== Aufgabe ==
Setze das Interview über Wirtschaft und Politik im Anschluss an Keitels letzte Antwort fort.

== Ausgangstext ==
┄┄┄┄┄┄┄┄┄┄┄┄┄┄┄┄┄┄┄┄
SZ: Das ist jetzt aber neu. Bisher hieß es doch in den Unternehmen und auch den Verbänden immer: Wirtschaft können wir besser als Politiker und Beamte. Hat hier ein Umdenken stattgefunden?

Keitel: Sagen wir lieber: ein Lernprozess - auf beiden Seiten. Exzesse gab es doch hier wie dort. Nicht nur der eine oder andere Manager, sogar mancher Kommunalpolitiker ist hochriskante Geschäfte eingegangen, die ihm nun auf die Füße fallen. Ich will keinen ungezügelten Markt, sondern vernünftige Anreize, Haftung und Verantwortung - übrigens auch bei staatlichen Akteuren.

SZ: Das nennt man Ordnungspolitik.

Keitel: Das ist doch kein Mantra. Und es gibt eben Erfahrungen, die man in der Wirtschaft macht und die die Politik nutzen sollte, wenn sie sich schon in die Wirtschaft einschaltet.
┄┄┄┄┄┄┄┄┄┄┄┄┄┄┄┄┄┄┄┄
[Einträge aus einer Datensammlung]
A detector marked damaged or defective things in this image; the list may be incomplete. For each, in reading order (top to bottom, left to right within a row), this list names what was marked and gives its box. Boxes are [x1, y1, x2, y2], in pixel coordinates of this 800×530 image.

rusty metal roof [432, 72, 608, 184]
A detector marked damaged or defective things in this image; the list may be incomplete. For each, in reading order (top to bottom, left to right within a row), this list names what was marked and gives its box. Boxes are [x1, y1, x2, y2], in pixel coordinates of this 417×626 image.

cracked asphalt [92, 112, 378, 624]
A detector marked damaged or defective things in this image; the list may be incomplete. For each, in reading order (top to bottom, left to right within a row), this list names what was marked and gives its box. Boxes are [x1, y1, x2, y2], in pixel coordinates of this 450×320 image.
┄┄┄┄┄┄┄┄┄┄┄┄┄┄┄┄┄┄┄┄
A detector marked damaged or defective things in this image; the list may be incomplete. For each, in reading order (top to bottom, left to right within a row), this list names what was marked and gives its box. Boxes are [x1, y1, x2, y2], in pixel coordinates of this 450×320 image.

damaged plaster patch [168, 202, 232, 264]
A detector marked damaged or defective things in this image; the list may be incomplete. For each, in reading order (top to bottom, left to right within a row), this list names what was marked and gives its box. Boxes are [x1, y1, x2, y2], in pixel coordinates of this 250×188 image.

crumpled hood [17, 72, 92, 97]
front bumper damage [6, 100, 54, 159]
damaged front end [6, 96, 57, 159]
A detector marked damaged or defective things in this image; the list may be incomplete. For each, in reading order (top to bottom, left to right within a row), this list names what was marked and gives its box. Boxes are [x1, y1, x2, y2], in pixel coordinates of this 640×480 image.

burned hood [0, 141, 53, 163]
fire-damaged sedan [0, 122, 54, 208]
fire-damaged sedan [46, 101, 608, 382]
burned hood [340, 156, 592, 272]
┄┄┄┄┄┄┄┄┄┄┄┄┄┄┄┄┄┄┄┄
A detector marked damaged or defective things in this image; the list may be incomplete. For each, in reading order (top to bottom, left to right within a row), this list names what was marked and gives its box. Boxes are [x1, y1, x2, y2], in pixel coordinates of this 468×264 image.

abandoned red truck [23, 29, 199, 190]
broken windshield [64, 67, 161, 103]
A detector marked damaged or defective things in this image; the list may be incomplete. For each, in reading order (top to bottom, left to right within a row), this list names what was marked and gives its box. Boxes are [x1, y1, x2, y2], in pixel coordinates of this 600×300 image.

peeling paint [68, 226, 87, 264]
┄┄┄┄┄┄┄┄┄┄┄┄┄┄┄┄┄┄┄┄
== Ergebnis ==
Steinbrück: Es wäre wirklich ein Quantensprung, wenn wir in Deutschland aus dieser ordnungspolitischen Gegensätzlichkeit rauskommen und dieses konfrontative Verständnis von Markt und Staat abrüsten könnten. Ich bin auch dafür, den Markt walten zu lassen, weil er am effizientesten ist. Aber es muss Spielregeln geben, damit er funktioniert. Es muss zusätzlich einen handlungsfähigen Staat geben.

Banken am Pranger

SZ: Für den Finanzmarkt scheint das immer noch nicht zu gelten. Viele Unternehmen klagen über eine Kreditklemme.

Keitel: Einzelne Banken berichten von freien Kreditrahmen. Viele Unternehmen aber klagen, Kredite gar nicht oder zu prohibitiven Bedingungen zu bekommen. Tatsache ist, dass insgesamt die Zinsen und die Anforderungen an Sicherheiten deutlich gestiegen sind.

Steinbrück: Das Wort Kreditklemme, da stimme ich zu, steht derzeit eher für Verschlechterung der Kreditkonditionen. Da stünde mir schlecht an, zu kritisieren nach dem Motto "Nun drück mal die Augen zu", wenn ich doch die Banken zuvor wegen ihrer Risikobereitschaft kritisiert habe.

Keitel: Eines kann man aber sagen: Es hakt bei den langen Fristen, der Finanzierung von Großprojekten und Konsortialkrediten. Und da müssen sich die Banken schon an die eigene Nase fassen. Es kann doch nicht sein, dass sie sich mit Verve nur noch um die einfachen Geschäfte kümmern. Die Banken müssen sich selbst anstrengen, die Produkte, die die Industrie dringend braucht, in den Markt zurückzubringen.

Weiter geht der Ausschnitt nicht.